**EXERCISE GOAL**
Only the text of the entries below should appear in your exact transcription; leave out every picture.

Stored data
========================================================================
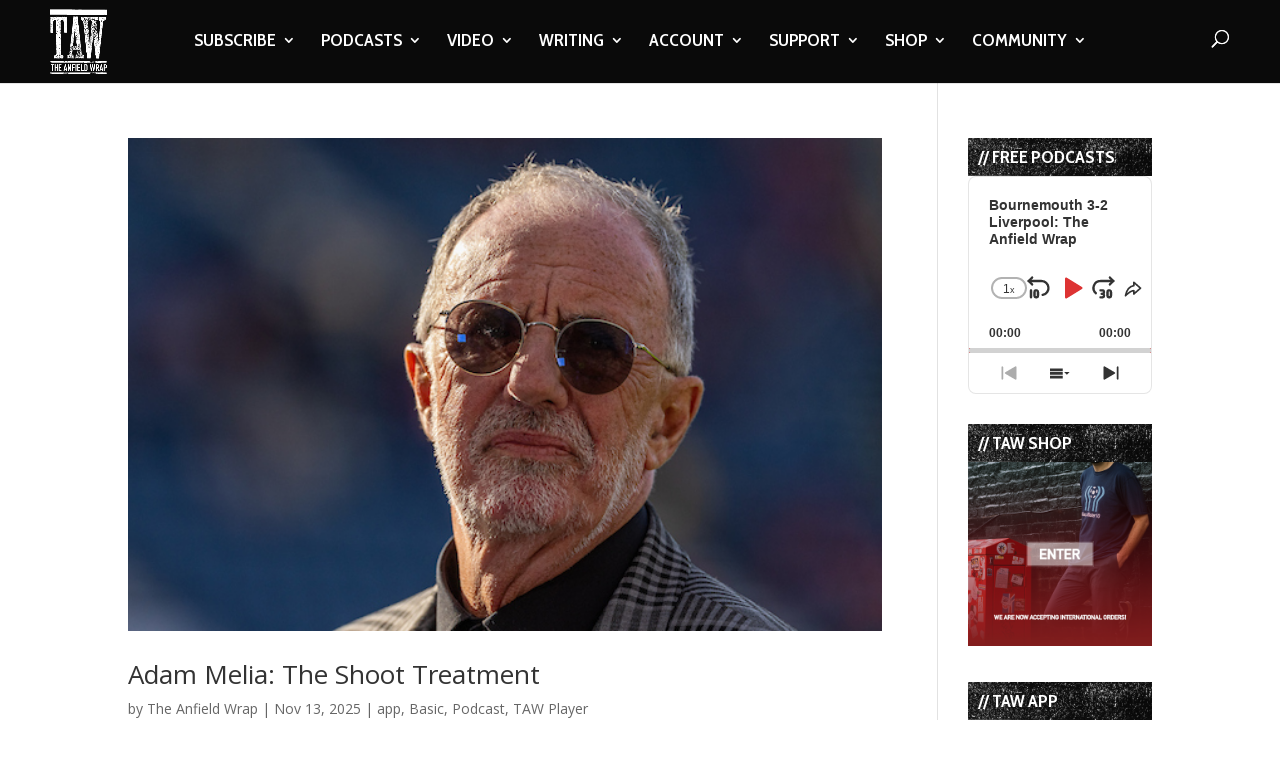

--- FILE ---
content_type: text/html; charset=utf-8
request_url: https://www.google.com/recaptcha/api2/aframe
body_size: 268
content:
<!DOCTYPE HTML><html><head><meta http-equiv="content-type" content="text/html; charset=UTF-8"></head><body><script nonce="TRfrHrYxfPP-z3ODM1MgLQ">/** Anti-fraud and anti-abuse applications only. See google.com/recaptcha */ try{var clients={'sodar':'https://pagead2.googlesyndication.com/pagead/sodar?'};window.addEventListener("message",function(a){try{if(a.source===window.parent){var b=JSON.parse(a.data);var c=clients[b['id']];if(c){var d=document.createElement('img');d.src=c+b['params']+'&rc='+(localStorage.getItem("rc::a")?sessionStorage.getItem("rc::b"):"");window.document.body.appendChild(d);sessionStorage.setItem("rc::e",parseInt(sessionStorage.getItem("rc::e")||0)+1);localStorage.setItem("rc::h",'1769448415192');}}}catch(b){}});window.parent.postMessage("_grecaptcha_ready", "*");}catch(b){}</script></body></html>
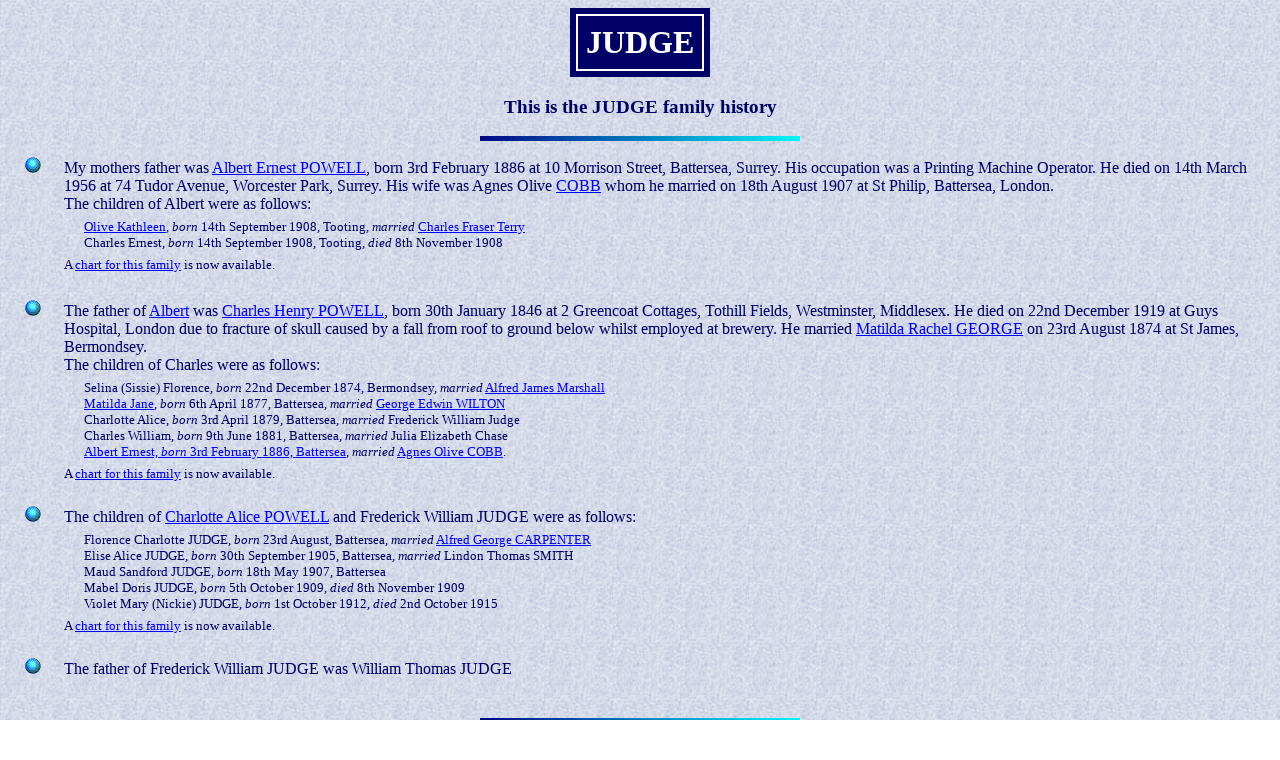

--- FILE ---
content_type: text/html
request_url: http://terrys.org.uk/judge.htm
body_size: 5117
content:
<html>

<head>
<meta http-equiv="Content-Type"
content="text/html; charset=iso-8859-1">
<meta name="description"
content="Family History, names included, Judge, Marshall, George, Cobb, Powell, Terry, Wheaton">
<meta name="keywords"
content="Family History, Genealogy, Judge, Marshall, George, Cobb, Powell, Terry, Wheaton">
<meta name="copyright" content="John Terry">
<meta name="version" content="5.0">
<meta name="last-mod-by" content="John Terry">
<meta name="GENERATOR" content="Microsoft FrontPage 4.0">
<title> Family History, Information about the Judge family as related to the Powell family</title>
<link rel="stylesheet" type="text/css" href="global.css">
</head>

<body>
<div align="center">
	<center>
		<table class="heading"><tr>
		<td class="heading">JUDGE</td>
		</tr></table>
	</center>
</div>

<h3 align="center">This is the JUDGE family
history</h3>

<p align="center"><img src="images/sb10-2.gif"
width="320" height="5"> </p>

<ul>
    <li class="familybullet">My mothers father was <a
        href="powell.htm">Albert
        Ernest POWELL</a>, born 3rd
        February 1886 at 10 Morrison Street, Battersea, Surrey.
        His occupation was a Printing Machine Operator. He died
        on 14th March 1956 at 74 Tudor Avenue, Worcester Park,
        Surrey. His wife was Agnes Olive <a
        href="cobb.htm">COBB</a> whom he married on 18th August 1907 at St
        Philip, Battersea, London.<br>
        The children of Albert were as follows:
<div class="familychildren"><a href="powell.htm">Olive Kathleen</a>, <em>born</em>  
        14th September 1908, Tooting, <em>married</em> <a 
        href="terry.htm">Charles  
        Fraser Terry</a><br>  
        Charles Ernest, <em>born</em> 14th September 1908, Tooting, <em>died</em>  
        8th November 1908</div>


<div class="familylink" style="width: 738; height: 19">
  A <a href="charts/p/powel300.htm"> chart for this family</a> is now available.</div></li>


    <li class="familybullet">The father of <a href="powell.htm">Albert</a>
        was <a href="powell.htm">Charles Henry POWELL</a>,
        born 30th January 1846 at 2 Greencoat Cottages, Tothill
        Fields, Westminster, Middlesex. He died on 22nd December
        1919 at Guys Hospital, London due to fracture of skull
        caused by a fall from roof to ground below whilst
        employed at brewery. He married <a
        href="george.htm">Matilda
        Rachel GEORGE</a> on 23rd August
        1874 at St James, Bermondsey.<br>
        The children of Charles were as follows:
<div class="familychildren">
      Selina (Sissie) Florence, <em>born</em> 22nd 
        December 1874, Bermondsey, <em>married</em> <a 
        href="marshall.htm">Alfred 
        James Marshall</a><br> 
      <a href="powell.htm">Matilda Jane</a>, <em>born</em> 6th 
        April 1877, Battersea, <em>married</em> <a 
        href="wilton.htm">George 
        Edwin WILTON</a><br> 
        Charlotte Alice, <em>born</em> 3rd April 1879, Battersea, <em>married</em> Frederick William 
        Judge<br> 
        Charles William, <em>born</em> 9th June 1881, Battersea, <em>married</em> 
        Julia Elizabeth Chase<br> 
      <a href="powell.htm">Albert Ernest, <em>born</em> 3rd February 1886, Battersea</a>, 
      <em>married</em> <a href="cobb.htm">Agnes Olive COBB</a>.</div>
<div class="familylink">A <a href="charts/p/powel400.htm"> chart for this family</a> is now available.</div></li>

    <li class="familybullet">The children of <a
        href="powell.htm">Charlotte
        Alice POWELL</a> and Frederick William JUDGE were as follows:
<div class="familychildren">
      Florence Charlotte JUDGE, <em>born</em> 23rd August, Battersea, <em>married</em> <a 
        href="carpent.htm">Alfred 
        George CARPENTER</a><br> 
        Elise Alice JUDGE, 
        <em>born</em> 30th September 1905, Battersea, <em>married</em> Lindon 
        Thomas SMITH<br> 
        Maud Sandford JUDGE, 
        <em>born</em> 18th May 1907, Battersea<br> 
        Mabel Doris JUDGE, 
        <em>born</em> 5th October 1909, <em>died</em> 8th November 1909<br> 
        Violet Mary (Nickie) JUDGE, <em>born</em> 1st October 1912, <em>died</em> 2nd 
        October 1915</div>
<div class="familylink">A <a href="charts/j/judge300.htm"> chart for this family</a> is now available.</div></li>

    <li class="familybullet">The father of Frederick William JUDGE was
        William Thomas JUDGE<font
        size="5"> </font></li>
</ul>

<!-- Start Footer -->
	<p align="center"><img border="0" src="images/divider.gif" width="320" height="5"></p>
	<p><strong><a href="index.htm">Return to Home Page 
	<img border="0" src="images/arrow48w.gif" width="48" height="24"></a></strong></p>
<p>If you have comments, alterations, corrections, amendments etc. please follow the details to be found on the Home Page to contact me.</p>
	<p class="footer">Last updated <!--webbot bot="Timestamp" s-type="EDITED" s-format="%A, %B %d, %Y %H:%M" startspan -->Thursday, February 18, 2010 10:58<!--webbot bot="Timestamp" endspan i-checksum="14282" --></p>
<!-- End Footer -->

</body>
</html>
========================================================================
**RESULT**
--- FILE ---
content_type: text/html; charset=utf-8
request_url: https://www.google.com/recaptcha/api2/aframe
body_size: 268
content:
<!DOCTYPE HTML><html><head><meta http-equiv="content-type" content="text/html; charset=UTF-8"></head><body><script nonce="TRfrHrYxfPP-z3ODM1MgLQ">/** Anti-fraud and anti-abuse applications only. See google.com/recaptcha */ try{var clients={'sodar':'https://pagead2.googlesyndication.com/pagead/sodar?'};window.addEventListener("message",function(a){try{if(a.source===window.parent){var b=JSON.parse(a.data);var c=clients[b['id']];if(c){var d=document.createElement('img');d.src=c+b['params']+'&rc='+(localStorage.getItem("rc::a")?sessionStorage.getItem("rc::b"):"");window.document.body.appendChild(d);sessionStorage.setItem("rc::e",parseInt(sessionStorage.getItem("rc::e")||0)+1);localStorage.setItem("rc::h",'1769448415192');}}}catch(b){}});window.parent.postMessage("_grecaptcha_ready", "*");}catch(b){}</script></body></html>

--- FILE ---
content_type: text/html
request_url: http://terrys.org.uk/judge.htm
body_size: 5117
content:
<html>

<head>
<meta http-equiv="Content-Type"
content="text/html; charset=iso-8859-1">
<meta name="description"
content="Family History, names included, Judge, Marshall, George, Cobb, Powell, Terry, Wheaton">
<meta name="keywords"
content="Family History, Genealogy, Judge, Marshall, George, Cobb, Powell, Terry, Wheaton">
<meta name="copyright" content="John Terry">
<meta name="version" content="5.0">
<meta name="last-mod-by" content="John Terry">
<meta name="GENERATOR" content="Microsoft FrontPage 4.0">
<title> Family History, Information about the Judge family as related to the Powell family</title>
<link rel="stylesheet" type="text/css" href="global.css">
</head>

<body>
<div align="center">
	<center>
		<table class="heading"><tr>
		<td class="heading">JUDGE</td>
		</tr></table>
	</center>
</div>

<h3 align="center">This is the JUDGE family
history</h3>

<p align="center"><img src="images/sb10-2.gif"
width="320" height="5"> </p>

<ul>
    <li class="familybullet">My mothers father was <a
        href="powell.htm">Albert
        Ernest POWELL</a>, born 3rd
        February 1886 at 10 Morrison Street, Battersea, Surrey.
        His occupation was a Printing Machine Operator. He died
        on 14th March 1956 at 74 Tudor Avenue, Worcester Park,
        Surrey. His wife was Agnes Olive <a
        href="cobb.htm">COBB</a> whom he married on 18th August 1907 at St
        Philip, Battersea, London.<br>
        The children of Albert were as follows:
<div class="familychildren"><a href="powell.htm">Olive Kathleen</a>, <em>born</em>  
        14th September 1908, Tooting, <em>married</em> <a 
        href="terry.htm">Charles  
        Fraser Terry</a><br>  
        Charles Ernest, <em>born</em> 14th September 1908, Tooting, <em>died</em>  
        8th November 1908</div>


<div class="familylink" style="width: 738; height: 19">
  A <a href="charts/p/powel300.htm"> chart for this family</a> is now available.</div></li>


    <li class="familybullet">The father of <a href="powell.htm">Albert</a>
        was <a href="powell.htm">Charles Henry POWELL</a>,
        born 30th January 1846 at 2 Greencoat Cottages, Tothill
        Fields, Westminster, Middlesex. He died on 22nd December
        1919 at Guys Hospital, London due to fracture of skull
        caused by a fall from roof to ground below whilst
        employed at brewery. He married <a
        href="george.htm">Matilda
        Rachel GEORGE</a> on 23rd August
        1874 at St James, Bermondsey.<br>
        The children of Charles were as follows:
<div class="familychildren">
      Selina (Sissie) Florence, <em>born</em> 22nd 
        December 1874, Bermondsey, <em>married</em> <a 
        href="marshall.htm">Alfred 
        James Marshall</a><br> 
      <a href="powell.htm">Matilda Jane</a>, <em>born</em> 6th 
        April 1877, Battersea, <em>married</em> <a 
        href="wilton.htm">George 
        Edwin WILTON</a><br> 
        Charlotte Alice, <em>born</em> 3rd April 1879, Battersea, <em>married</em> Frederick William 
        Judge<br> 
        Charles William, <em>born</em> 9th June 1881, Battersea, <em>married</em> 
        Julia Elizabeth Chase<br> 
      <a href="powell.htm">Albert Ernest, <em>born</em> 3rd February 1886, Battersea</a>, 
      <em>married</em> <a href="cobb.htm">Agnes Olive COBB</a>.</div>
<div class="familylink">A <a href="charts/p/powel400.htm"> chart for this family</a> is now available.</div></li>

    <li class="familybullet">The children of <a
        href="powell.htm">Charlotte
        Alice POWELL</a> and Frederick William JUDGE were as follows:
<div class="familychildren">
      Florence Charlotte JUDGE, <em>born</em> 23rd August, Battersea, <em>married</em> <a 
        href="carpent.htm">Alfred 
        George CARPENTER</a><br> 
        Elise Alice JUDGE, 
        <em>born</em> 30th September 1905, Battersea, <em>married</em> Lindon 
        Thomas SMITH<br> 
        Maud Sandford JUDGE, 
        <em>born</em> 18th May 1907, Battersea<br> 
        Mabel Doris JUDGE, 
        <em>born</em> 5th October 1909, <em>died</em> 8th November 1909<br> 
        Violet Mary (Nickie) JUDGE, <em>born</em> 1st October 1912, <em>died</em> 2nd 
        October 1915</div>
<div class="familylink">A <a href="charts/j/judge300.htm"> chart for this family</a> is now available.</div></li>

    <li class="familybullet">The father of Frederick William JUDGE was
        William Thomas JUDGE<font
        size="5"> </font></li>
</ul>

<!-- Start Footer -->
	<p align="center"><img border="0" src="images/divider.gif" width="320" height="5"></p>
	<p><strong><a href="index.htm">Return to Home Page 
	<img border="0" src="images/arrow48w.gif" width="48" height="24"></a></strong></p>
<p>If you have comments, alterations, corrections, amendments etc. please follow the details to be found on the Home Page to contact me.</p>
	<p class="footer">Last updated <!--webbot bot="Timestamp" s-type="EDITED" s-format="%A, %B %d, %Y %H:%M" startspan -->Thursday, February 18, 2010 10:58<!--webbot bot="Timestamp" endspan i-checksum="14282" --></p>
<!-- End Footer -->

</body>
</html>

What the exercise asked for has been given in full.